荻原梓のチャート一刀両断!

関ジャニ∞、圧倒的な大差で首位に 『友よ』収録曲の歌詞から感じるグループの様々な側面

参考:2019年12月9日付週間シングルランキング(2019年11月25日~12月1日)

 最新のオリコンチャートによれば、関ジャニ∞の『友よ』が260,162枚を売り上げ、1位を獲得。続いてGuilty Kiss『New Romantic Sailors』が32,263枚で2位、B2takes!『証-Akashi-』が31,864枚で3位となり、関ジャニ∞が2位以下に圧倒的な大差で首位を記録した週となった。

 『友よ』は43枚目のシングル。錦戸亮が脱退した後の5人体制で初のシングルとなる。作詞作曲はGAKU、編曲は高慶"CO-K"卓史が担当。ドラマ『俺の話は長い』(日本テレビ系)の主題歌である。〈なぁ友よ〉からはじまり〈〜だったりするんだよ〉などとといったように、歌い手から聞き手へと語りかけるような楽曲に仕上がっている。そうした口調で綴られた歌詞を、いわゆる王道のロックサウンドをベースに、メンバーたちが声を荒げて叫ぶようにして歌い上げる。なので、”語りかける”タイプの歌ながらも、歌い手の存在感が強く主張される一曲だ。なかでも〈ダセぇ人間と笑われるのはいい〉という一文は秀逸である。

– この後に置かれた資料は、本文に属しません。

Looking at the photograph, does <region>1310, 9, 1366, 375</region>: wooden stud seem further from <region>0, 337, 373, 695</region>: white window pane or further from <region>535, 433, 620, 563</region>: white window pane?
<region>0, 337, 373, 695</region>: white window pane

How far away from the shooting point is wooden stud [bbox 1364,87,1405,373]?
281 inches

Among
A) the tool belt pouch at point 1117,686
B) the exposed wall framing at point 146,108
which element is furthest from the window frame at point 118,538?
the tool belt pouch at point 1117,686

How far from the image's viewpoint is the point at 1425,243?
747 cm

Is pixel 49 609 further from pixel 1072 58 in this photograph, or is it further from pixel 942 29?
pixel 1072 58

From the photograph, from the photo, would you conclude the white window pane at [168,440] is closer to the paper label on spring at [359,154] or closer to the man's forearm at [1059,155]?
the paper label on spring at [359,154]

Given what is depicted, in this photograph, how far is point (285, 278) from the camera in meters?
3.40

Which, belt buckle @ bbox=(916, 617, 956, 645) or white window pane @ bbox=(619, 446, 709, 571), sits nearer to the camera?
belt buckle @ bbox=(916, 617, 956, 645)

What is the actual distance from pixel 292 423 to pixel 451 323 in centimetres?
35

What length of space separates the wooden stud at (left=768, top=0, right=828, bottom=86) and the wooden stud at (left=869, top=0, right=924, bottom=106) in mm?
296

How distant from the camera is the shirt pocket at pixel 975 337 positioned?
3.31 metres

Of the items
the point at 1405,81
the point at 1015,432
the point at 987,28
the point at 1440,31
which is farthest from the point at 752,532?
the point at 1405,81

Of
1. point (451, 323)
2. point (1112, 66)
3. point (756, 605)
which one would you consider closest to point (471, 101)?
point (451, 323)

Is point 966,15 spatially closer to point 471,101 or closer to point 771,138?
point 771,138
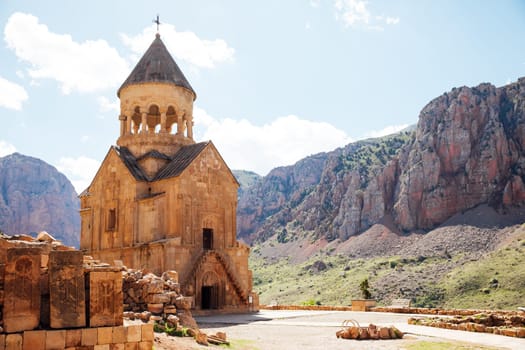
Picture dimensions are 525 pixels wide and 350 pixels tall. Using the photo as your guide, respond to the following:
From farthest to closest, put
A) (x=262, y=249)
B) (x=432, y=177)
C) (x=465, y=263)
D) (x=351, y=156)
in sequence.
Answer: (x=351, y=156) → (x=262, y=249) → (x=432, y=177) → (x=465, y=263)

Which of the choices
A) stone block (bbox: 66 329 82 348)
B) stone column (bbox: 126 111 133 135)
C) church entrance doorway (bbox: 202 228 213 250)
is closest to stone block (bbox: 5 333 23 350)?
stone block (bbox: 66 329 82 348)

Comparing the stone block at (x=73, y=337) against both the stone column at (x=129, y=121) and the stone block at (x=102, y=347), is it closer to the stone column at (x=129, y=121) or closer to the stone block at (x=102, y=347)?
the stone block at (x=102, y=347)

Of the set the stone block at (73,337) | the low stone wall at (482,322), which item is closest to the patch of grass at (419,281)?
the low stone wall at (482,322)

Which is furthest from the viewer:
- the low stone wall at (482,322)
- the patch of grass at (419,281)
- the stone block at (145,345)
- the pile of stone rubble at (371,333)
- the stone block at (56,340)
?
the patch of grass at (419,281)

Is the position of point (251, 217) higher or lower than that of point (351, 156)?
lower

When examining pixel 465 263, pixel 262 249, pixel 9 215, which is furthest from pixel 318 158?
pixel 465 263

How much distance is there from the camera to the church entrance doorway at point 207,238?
93.5 ft

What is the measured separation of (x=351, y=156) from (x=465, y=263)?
58832 millimetres

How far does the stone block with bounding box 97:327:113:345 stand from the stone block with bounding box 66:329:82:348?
1.13 ft

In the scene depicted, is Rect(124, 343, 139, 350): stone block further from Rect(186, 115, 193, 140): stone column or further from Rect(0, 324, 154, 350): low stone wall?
Rect(186, 115, 193, 140): stone column

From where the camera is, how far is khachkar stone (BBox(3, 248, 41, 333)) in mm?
9242

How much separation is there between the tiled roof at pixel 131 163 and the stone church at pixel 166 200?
0.18 feet

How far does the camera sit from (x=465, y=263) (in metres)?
64.8

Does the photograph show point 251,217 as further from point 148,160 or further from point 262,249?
point 148,160
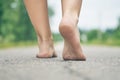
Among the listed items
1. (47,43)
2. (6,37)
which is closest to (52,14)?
(6,37)

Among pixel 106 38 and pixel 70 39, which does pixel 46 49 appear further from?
pixel 106 38

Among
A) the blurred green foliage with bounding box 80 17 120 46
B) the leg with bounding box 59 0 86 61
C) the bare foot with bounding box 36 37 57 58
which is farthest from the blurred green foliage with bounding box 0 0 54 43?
the leg with bounding box 59 0 86 61

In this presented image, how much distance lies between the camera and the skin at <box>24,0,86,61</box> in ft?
9.54

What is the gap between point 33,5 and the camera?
347cm

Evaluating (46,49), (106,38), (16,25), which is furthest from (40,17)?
(106,38)

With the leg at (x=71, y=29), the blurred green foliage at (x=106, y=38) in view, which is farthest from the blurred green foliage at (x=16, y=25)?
the leg at (x=71, y=29)

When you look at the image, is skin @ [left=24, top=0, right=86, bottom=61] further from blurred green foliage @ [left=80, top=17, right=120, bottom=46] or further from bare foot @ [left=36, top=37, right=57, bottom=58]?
blurred green foliage @ [left=80, top=17, right=120, bottom=46]

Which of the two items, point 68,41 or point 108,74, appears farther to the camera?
point 68,41

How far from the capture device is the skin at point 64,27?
2.91m

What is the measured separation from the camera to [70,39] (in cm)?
292

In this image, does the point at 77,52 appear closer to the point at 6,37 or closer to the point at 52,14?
the point at 6,37

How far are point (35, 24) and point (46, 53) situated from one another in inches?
10.0

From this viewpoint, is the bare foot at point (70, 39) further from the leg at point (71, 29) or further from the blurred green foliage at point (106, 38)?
the blurred green foliage at point (106, 38)

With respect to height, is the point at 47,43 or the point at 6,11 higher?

 以前、氷川きよしがインタビューで「プロデューサーから『馬鹿にされればされるほど、世間から顔と名前を覚えてもらえる』と言われた」(参照)と語っていたが、『関ジャム 完全燃SHOW』(テレビ朝日系)で毎週ひな壇に座り、ゲストを立てるために聞き役に徹したり、たまにボケを挟んだりしなければいけない彼らの役どころや、ライブなどでおちゃらけている姿を考えれば、“ダセぇ人間”という役をあえて引き受け、その代わりに”信念”を貫く人間の歌として、この曲は今の彼らにぴたりとハマッている。脱退した数名のメンバーはこの曲をどう聴くのだろうか。”友よ”というタイトルからも離れていったメンバーを意識せざるを得ない。2019年の今の関ジャニ∞が歌うことに強く意味がある曲になっているだろう。

 一方で、カップリング曲にはメンバーらが曲作りした「My Story」(作詞:大倉忠義/作曲:安田章大)が収録されている。こちらはむしろメンバー内での朗らかなやり取りを収めたような一曲で、ウクレレの音色が印象的な平和なサウンドに〈君との時間 かけがえのないこの瞬間〉〈はしゃいで転んで笑って泣いて/泥だらけの僕らの物語〉とグループ活動を謳歌したり振り返るような歌詞となっている。最後は〈ここまで連れてきてくれて。ありがとう。〉と句点まで含めた丁寧な手紙調の歌詞で締めくくる。メンバー同士の素直な感謝の気持ちが込められた曲と言えるだろう。